Edit:- Norm and I posted at the same time hence a lot of what I have said is a duplication.
The method you have used is CSG (constructive Solid Geometry)
See wiki pedia here
http://en.wikipedia.org/wiki/Constructi ... d_geometry
You can use this method if you want to but it has limitations. In FreeCAD there are usually several was to achieve something.
You said you wanted to make the position of the "cut out box" have a position constrained to the centre of the face of your First Box, hence I suggested you use the PartDesign workbench.
The assembly workbench will eventually be able to position items in 3d space with constraints relative to each other, but Assembly is still in early development and is probably going to be reasonably complicated.
In your very simple example the power of sketcher may seem less obvious, however imagine you cut out box were to be some odd shape rather than a regular shape. For example, sketcher could pocket using a star shaped cross section.

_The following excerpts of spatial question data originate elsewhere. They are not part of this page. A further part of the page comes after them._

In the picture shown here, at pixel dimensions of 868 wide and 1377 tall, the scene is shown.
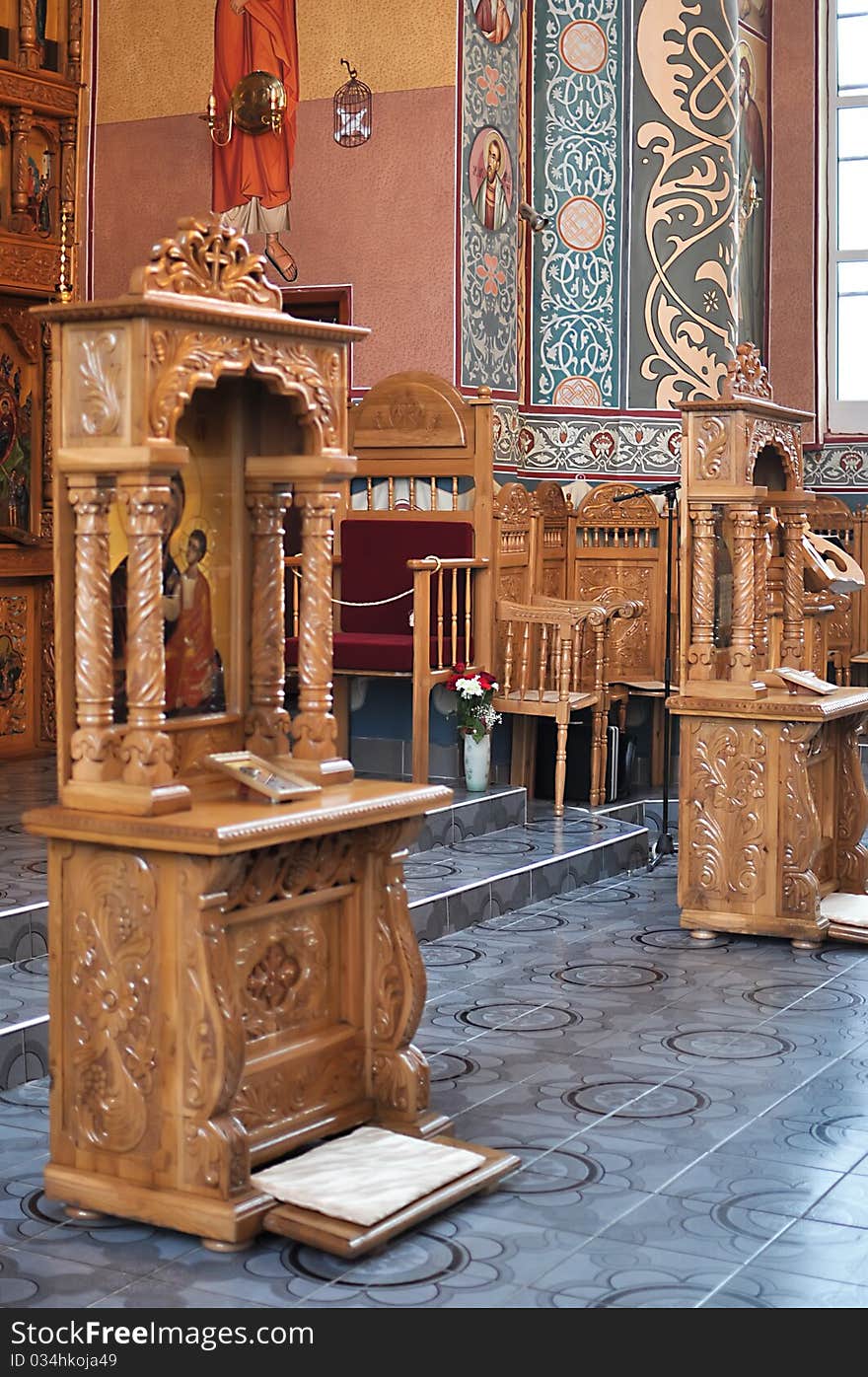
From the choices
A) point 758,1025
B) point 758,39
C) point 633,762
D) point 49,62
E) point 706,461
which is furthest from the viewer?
point 758,39

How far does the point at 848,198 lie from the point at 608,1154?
8.85m

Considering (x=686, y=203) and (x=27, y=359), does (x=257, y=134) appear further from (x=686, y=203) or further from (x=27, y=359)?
(x=686, y=203)

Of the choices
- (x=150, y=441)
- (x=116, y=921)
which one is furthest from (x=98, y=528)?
(x=116, y=921)

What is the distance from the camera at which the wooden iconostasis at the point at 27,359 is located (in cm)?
838

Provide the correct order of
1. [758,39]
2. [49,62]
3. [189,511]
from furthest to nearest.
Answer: [758,39] → [49,62] → [189,511]

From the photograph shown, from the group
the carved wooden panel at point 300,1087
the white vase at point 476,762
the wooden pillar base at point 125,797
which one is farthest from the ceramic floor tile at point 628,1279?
the white vase at point 476,762

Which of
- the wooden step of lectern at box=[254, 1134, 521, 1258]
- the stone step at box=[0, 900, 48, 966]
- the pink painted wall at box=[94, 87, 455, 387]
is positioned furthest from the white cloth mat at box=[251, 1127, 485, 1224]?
the pink painted wall at box=[94, 87, 455, 387]

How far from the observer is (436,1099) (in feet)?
14.7

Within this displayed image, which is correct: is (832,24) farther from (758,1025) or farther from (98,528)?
(98,528)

CSG in CAD can just mean using a CSG method with the GUI as in FreeCAD however it is also possible for it to be how the CAD software works behind the GUI. Some old fashioned CAD applications work that way, like BRLCAD. But it has limitations. FreeCAD is based on a more modern CAD kernel which uses BREP.
BREP see wiki pedia
The following quote is from Wiki pedia, in the page linked to above
Compared to the constructive solid geometry (CSG) representation, which uses only primitive objects and Boolean operations to combine them, boundary representation is more flexible and has a much richer operation set. This makes boundary representation a more appropriate choice for CAD systems. CSG was used initially by several commercial systems because it was easier to implement.
OpenSCAD according to its founder is only supposed to be a quick and simple utility, which presumably is why they based it around CSG. There is nothing wrong with that, it is great for what it was intended for.
OpenSCAD can be used within FreeCAD. There is file export/import which by its very nature will always have some limitations. Also you can actually run OpenSCAD from right inside FreeCAD. See the FreeCAD wiki on how to do that. Basically you have to install OpenSCAD and then tell FreeCAD where to find OpenSCAD on your computer and then go to the OpenSCAD workbench in FreeCAD.